On Friday it chucked it down with rain pretty much all day and with strong northerlies blowing and a Long-tailed Skua which I missed because of a dentist appointment I decided an afternoon session in the Obs was needed. I arrived at about 4:40 due to Sunderland traffic being so bad!
It was a fantastic session with good views of a few Sooty Shearwater, loads of Manx Shearwaters, Great Skuas, a few Arctic Skuas, and all the rest of the stuff one would expect to see on a seawatch. I was with local sea watching experts Mark N, and Paul H. Just before we where about to pack up and call it a day at about 7:00 Mark had a Shearwater heading north past the “North Bouy” I quickly picked it up and saw it as it sheared about in the fast moving waves. Eventual Mark N said something like “light phase Balearic Shearwater.” To which I was shocked and having come of the bird I got straight back on it and watched it headed away I got really good views bearing in the mind the light conditions and the speed it was heading away, and of course the distance! I wasn’t expecting a lifer, however I was dreaming whilst there that a Balearic would fly past and it became reality. Exciting and excellent stuff! A good bit of news is that on Friday the highest number of Roseate Terns ever recorded going passed the Obs was broken! (Hence title of blog post)

- _Material supplied_
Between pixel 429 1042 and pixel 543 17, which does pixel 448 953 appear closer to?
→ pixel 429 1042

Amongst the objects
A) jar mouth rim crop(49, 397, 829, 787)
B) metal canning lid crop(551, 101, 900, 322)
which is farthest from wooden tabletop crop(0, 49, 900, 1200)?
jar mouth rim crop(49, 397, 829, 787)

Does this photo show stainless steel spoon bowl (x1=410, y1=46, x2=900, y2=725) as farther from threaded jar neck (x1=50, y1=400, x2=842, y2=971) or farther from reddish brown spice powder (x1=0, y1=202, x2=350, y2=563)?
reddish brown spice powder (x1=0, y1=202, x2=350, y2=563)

- _What you will do_
Reproduce the seawatch blog post above word for word, from its first line to its last.

- _Task solution_
On Friday it chucked it down with rain pretty much all day and with strong northerlies blowing and a Long-tailed Skua which I missed because of a dentist appointment I decided an afternoon session in the Obs was needed. I arrived at about 4:40 due to Sunderland traffic being so bad!
It was a fantastic session with good views of a few Sooty Shearwater, loads of Manx Shearwaters, Great Skuas, a few Arctic Skuas, and all the rest of the stuff one would expect to see on a seawatch. I was with local sea watching experts Mark N, and Paul H. Just before we where about to pack up and call it a day at about 7:00 Mark had a Shearwater heading north past the “North Bouy” I quickly picked it up and saw it as it sheared about in the fast moving waves. Eventual Mark N said something like “light phase Balearic Shearwater.” To which I was shocked and having come of the bird I got straight back on it and watched it headed away I got really good views bearing in the mind the light conditions and the speed it was heading away, and of course the distance! I wasn’t expecting a lifer, however I was dreaming whilst there that a Balearic would fly past and it became reality. Exciting and excellent stuff! A good bit of news is that on Friday the highest number of Roseate Terns ever recorded going passed the Obs was broken! (Hence title of blog post)